Having a hard time with this sub-topic. One example is in Schweser, Study Sesh 15, Reading 41, Creating synthetic equity (page 145 of book 3). The math is straight forward but I am not sure what is really going on here. The PM has T-Bills and wishes to create a synthetic equity position for the next six months. Is this question simply asking how many contracts the PM can get by dumping his bills, and buying the S&P futures? Am I retarded?
It’s a bit different. Unless you count margin requirements, you don’t need to put cash down to take a long position in futures, since only the difference settles at expiration. So, there’s really no meaning to selling the bills to buy futures. Furthermore, the return of futures is not the same of the return of the actual equities. Since futures don’t lock up your cash, they do not result in opportunity costs like holding equities does. Naturally, this opportunity cost is reflected in the futures prices and is related to the risk free rate minus dividends (this is in the L3 syllabus). The “synthetic equity” position that you described is meant to replicate the payoff from holding the actual equities. The return difference between the futures and equities is offset by the accretion of the T-bills. Anyway, I hope this helps. It’s a good question.

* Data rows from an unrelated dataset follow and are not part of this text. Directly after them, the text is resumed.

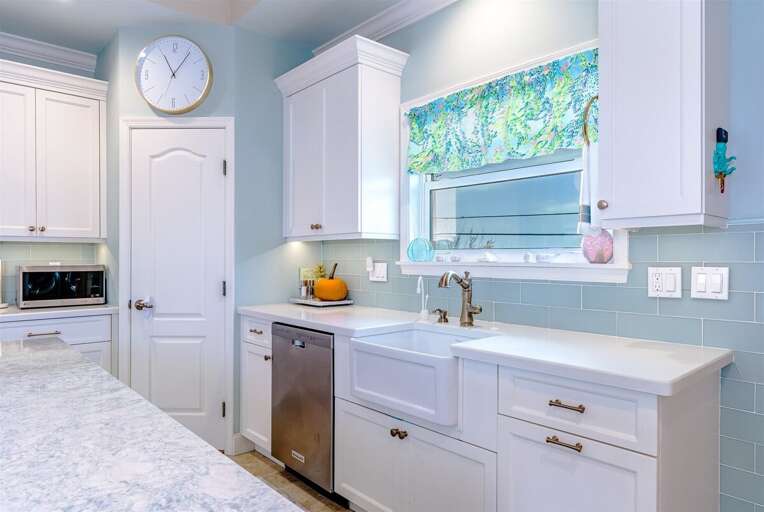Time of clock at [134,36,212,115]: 11:06
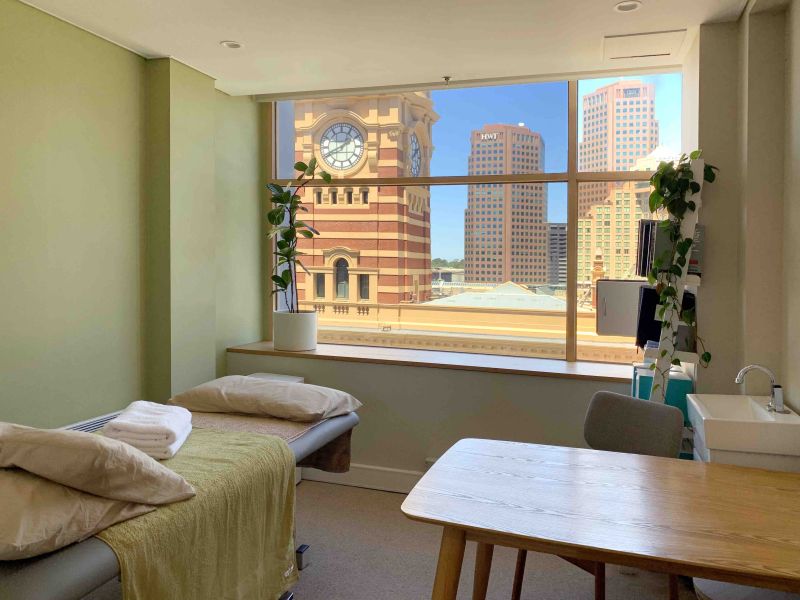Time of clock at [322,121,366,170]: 1:41
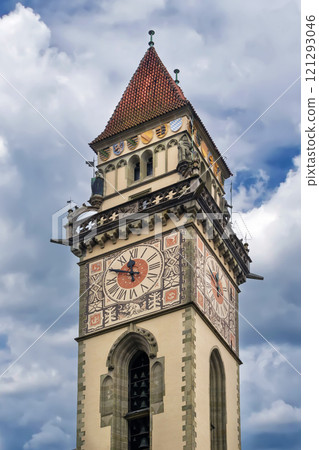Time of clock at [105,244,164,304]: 11:49
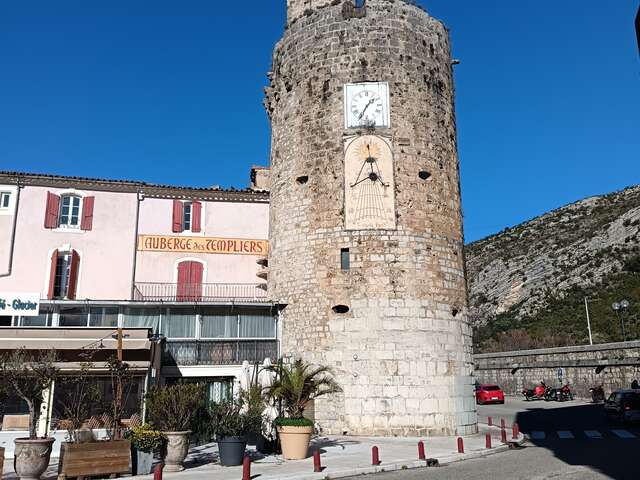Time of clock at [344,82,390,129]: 1:35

This does help. Thank you. But I’m still not confident in the mechanics of the trade. Tell me if I have this straight: By holding the futures, I don’t collect any of the dividends that I would if I just went long the stock. But going long the stock probably means incurring a large transaction fee and might take time to execute all of the necessary trades. I can gain the same exposure by entering the futures contract and taking the money it would cost me to buy the underlying and instead investing it in T-Bills. The yield I recieve on the bills will offset the dividends that I do not recieve and do not re-invest, thus creating the same position synthetically as I would if I actually went long the stock. The calculations in the example on page 145 of book 3 (schweser) tell me how many contracts I need to buy. Do I have it or am I missing something? Thanks
You have the correct general idea. Transaction costs are the primary reason that you would do the synthetic equity position, as opposed to just selling your T-bills and buying stock. To clarify the trade mechanics, consider that these two positions are equivalent: 1) Stock only. You get stock return + dividends. 2) T-bills and long futures. The T-bills give you the risk free rate. The futures give you the stock return + dividends - the risk free rate. The sum is the stock return + dividends. Note that the risk free rate and the “dividends” from the futures are reflected in the futures price. You lose the risk free rate from stock futures since the basis (difference between spot price and futures price) will converge to zero. You “gain” the dividend payments from futures, because futures prices will be discounted relative to spot prices to reflect this under a no-arbitrage environment. In the synthetic equity position, the futures price discount (not the T-bill yield) will offset the dividends that you will not receive.
Cool. That is great. What about re-investing dividends? Is that accounted for anywhere?
thought holders of equity futures were not entitled to dividends?
ChrisV Wrote: ------------------------------------------------------- > Cool. That is great. What about re-investing > dividends? Is that accounted for anywhere? This is reflected in the futures price. Futures prices assume that you invest the dividends at the risk free rate. That’s why you need to deduct the present value of the dividends to get the futures price from the spot price. “thought holders of equity futures were not entitled to dividends?” Long futures holders are not entitled to the dividends. However, they are compensated for this by a lower futures price relative to the spot price.